Given instruction A: In the thread on viewing RAW files in Windows, which operating systems are listed as supported by version 9721.0 of the codec pack?
Given instruction B: Name every Windows operating system version mentioned in the thread on viewing RAW files in Windows.
Given instruction C: Reproduce the passage of the thread on viewing RAW files in Windows between "Here is the" and "and Windows 7.", inclusive.

Selection:
○ ○ ○ ○

# What you need to view RAW files in Windows Explorer and Windows Preview



## Didereaux (Oct 6, 2015)

Here is the link to MS MicrosoftCameraCodecPack-x64.  When installed it will display most RAW files automatically in Windows Explorer etc.

Link
Download Microsoft Camera Codec Pack (6.3.9721.0) from Official Microsoft Download Center


----------



## JimMcClain (Oct 11, 2015)

Version 9721.0, which you linked to, is from April 22, 2014. It has not been updated for any cameras since then, including Nikon D750 or my D810 (check the Details for any other specific camera). Its supported operating systems are only Vista SP2 and Windows 7.

I don't have Windows 8.1 anymore, so I don't know if it has native RAW handling. I do have Windows 10 and it does have native RAW file support.


----------



## Didereaux (Oct 13, 2015)

○ ○ ○ ○

Given information:
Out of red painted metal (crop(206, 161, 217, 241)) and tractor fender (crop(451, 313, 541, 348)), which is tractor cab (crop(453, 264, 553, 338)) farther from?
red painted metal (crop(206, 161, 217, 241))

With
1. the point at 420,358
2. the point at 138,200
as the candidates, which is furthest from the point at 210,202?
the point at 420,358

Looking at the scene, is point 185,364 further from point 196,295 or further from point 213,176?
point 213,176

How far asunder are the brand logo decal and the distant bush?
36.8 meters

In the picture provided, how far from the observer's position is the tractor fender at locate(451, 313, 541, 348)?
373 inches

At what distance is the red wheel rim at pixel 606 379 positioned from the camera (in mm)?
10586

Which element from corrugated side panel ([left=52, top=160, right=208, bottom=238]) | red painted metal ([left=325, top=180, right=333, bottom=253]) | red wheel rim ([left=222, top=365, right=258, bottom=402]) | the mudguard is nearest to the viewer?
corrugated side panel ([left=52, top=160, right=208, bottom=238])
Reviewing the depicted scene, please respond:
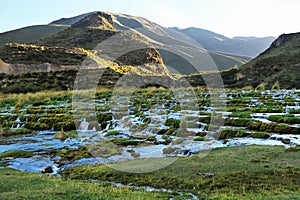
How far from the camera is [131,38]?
5541 inches

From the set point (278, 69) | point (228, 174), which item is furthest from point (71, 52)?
point (228, 174)

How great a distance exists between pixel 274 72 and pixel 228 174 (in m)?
81.9

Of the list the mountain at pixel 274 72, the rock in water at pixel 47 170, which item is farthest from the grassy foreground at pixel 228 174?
the mountain at pixel 274 72

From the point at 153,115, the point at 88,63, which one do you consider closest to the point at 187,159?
the point at 153,115

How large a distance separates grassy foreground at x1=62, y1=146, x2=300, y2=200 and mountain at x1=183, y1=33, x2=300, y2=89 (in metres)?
59.7

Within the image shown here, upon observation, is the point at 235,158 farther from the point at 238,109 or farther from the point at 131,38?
the point at 131,38

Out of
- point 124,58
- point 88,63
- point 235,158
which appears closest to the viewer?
point 235,158

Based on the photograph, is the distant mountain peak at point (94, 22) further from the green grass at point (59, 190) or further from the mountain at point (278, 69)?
the green grass at point (59, 190)

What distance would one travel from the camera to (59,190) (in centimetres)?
1084

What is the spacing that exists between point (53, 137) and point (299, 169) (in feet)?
64.5

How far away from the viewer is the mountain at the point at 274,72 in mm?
75562

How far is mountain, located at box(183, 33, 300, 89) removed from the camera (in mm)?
75562

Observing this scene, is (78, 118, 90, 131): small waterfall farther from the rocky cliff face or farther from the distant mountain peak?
the distant mountain peak

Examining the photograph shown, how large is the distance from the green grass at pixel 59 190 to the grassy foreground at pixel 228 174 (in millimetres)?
1238
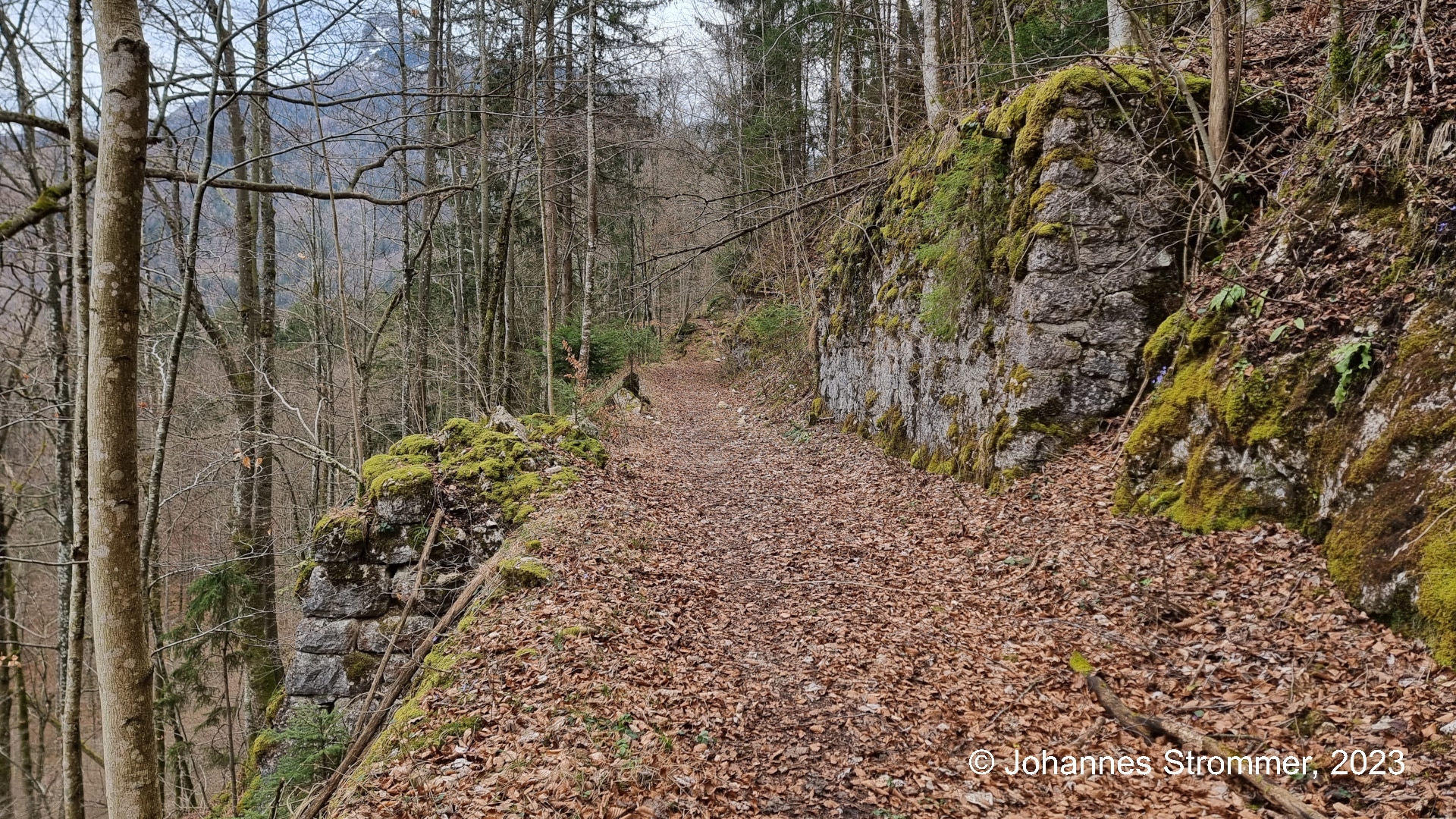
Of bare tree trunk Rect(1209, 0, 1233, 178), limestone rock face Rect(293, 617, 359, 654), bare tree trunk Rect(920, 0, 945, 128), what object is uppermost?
bare tree trunk Rect(920, 0, 945, 128)

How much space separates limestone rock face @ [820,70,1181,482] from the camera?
7379 mm

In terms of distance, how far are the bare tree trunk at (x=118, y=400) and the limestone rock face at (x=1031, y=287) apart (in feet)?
25.5

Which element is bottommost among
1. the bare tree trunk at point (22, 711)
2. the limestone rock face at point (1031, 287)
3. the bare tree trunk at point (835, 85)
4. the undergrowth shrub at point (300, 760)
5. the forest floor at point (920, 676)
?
the bare tree trunk at point (22, 711)

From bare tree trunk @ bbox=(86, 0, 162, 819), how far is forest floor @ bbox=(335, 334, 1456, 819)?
153 cm

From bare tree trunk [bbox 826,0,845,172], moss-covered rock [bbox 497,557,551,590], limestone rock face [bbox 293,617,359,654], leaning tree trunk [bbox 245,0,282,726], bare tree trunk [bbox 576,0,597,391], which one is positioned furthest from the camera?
bare tree trunk [bbox 826,0,845,172]

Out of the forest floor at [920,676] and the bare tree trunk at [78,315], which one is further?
the forest floor at [920,676]

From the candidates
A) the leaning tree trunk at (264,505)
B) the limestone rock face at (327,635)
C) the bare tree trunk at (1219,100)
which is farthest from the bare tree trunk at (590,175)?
the bare tree trunk at (1219,100)

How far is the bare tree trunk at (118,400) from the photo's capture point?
2330 millimetres

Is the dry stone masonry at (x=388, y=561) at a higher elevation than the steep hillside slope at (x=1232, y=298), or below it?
below

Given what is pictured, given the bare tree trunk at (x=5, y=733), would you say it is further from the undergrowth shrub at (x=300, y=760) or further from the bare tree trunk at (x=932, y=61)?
the bare tree trunk at (x=932, y=61)

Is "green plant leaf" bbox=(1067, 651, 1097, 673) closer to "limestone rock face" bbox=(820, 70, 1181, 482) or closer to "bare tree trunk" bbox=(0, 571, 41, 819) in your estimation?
"limestone rock face" bbox=(820, 70, 1181, 482)

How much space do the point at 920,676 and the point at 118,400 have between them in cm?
497

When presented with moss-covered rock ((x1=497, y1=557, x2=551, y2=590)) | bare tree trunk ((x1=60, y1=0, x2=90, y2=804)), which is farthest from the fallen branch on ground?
bare tree trunk ((x1=60, y1=0, x2=90, y2=804))

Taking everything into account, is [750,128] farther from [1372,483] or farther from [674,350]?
[1372,483]
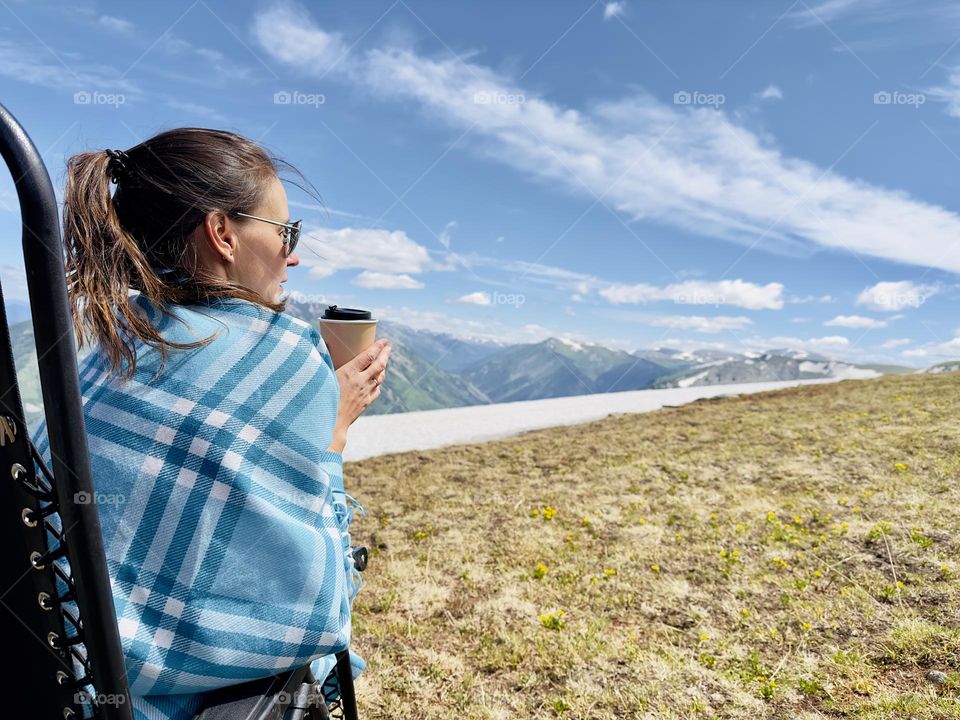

○ ○ ○ ○

Output A: Vista SP2 and Windows 7.

Output B: Vista SP2, Windows 7, Windows 8.1, Windows 10

Output C:
Here is the link to MS MicrosoftCameraCodecPack-x64.  When installed it will display most RAW files automatically in Windows Explorer etc.

Link
Download Microsoft Camera Codec Pack (6.3.9721.0) from Official Microsoft Download Center


----------



## JimMcClain (Oct 11, 2015)

Version 9721.0, which you linked to, is from April 22, 2014. It has not been updated for any cameras since then, including Nikon D750 or my D810 (check the Details for any other specific camera). Its supported operating systems are only Vista SP2 and Windows 7.